[Numpy-discussion] memory-efficient loadtxt

Wed Oct 3 12:05:49 EDT 2012

On 1. okt. 2012, at 21:07, Chris Barker wrote:

> Paul,
> 
> Nice to see someone working on these issues, but:
> 
> I'm not sure the problem you are trying to solve -- accumulating in a
> list is pretty efficient anyway -- not a whole lot overhead.

Oh, there's significant overhead, since we're not talking of a list - we're talking of a list-of-lists. My guesstimate from my hacking session (off the top of my head - I don't have my benchmarks in working memory :) is around 3-5 times more memory with the list-of-lists approach for a single column / 1D array, which presumably is the worst case (a length 1 list for each line of input). Hence, if you want to load a 2 GB file into RAM on a machine with 4 GB of the stuff, you're screwed with the old approach and a happy camper with mine.
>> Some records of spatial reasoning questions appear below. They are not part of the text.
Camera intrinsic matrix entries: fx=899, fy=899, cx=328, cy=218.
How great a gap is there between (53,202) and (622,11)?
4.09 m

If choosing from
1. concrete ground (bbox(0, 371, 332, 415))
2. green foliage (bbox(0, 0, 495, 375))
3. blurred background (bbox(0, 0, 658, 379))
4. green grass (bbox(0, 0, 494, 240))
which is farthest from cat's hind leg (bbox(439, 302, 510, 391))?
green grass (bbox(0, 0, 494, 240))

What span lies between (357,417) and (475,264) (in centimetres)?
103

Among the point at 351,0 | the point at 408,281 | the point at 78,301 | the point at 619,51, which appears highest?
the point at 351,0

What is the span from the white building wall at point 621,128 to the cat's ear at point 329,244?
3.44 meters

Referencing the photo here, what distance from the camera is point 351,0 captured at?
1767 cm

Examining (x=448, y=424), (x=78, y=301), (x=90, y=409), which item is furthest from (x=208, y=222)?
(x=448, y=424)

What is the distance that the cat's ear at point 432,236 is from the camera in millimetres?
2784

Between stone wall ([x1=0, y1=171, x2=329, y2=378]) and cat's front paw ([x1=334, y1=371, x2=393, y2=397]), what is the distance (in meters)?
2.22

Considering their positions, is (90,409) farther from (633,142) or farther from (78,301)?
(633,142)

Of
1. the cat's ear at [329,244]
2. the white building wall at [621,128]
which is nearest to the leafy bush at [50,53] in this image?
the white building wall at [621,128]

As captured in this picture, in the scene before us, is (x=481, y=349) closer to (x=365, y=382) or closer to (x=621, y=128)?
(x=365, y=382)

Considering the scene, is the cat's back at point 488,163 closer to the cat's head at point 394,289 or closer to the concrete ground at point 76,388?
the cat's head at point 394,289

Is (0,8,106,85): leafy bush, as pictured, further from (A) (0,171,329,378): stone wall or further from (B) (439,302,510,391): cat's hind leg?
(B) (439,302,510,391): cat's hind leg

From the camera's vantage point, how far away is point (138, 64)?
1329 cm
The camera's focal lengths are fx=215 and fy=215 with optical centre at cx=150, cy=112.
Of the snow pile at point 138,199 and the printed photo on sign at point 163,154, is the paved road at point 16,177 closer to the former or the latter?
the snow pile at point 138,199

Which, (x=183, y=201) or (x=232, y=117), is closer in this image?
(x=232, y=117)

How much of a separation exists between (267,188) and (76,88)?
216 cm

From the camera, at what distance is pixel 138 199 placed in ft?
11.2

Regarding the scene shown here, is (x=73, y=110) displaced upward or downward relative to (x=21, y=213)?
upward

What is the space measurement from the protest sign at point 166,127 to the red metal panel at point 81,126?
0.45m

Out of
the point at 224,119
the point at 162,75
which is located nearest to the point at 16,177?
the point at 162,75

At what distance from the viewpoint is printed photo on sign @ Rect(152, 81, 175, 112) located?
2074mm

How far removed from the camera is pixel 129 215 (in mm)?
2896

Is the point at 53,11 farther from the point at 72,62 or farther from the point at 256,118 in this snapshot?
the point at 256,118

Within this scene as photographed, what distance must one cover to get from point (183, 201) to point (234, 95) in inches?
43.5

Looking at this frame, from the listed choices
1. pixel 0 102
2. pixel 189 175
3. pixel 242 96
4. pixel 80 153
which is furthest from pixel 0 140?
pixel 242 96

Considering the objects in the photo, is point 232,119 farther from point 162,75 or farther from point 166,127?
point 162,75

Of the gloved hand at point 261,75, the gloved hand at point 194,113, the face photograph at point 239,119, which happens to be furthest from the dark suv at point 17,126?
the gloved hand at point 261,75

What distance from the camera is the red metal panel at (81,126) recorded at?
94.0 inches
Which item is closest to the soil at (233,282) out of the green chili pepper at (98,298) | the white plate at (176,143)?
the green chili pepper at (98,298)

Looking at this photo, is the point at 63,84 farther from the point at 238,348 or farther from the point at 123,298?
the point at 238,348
> But if you do want to improve that, it may be better to change the
> accumulating method, rather than doing the double-read thing. I"ve
> written, and posted here, code that provides an Acumulator that uses
> numpy internally, so not much memory overhead. In the end, it's not
> any faster than accumulating in a list and then converting to an
> array, but it does use less memory.

I see your point - but if you're to return a single array, and the file is close to the total system memory, you've still got a factor of 2 issue when shuffling the binary data from the accumulator into the result array. That is, unless I'm missong something here?

Cheers
Paul